↓↓↓

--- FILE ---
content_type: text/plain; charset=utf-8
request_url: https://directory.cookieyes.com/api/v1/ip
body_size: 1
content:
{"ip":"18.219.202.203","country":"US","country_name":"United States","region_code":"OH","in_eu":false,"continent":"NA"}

↑↑↑

§ What you should do
The whole listing above needs to be written out exactly.

§ Reply
--- FILE ---
content_type: text/plain; charset=utf-8
request_url: https://directory.cookieyes.com/api/v1/ip
body_size: 1
content:
{"ip":"18.219.202.203","country":"US","country_name":"United States","region_code":"OH","in_eu":false,"continent":"NA"}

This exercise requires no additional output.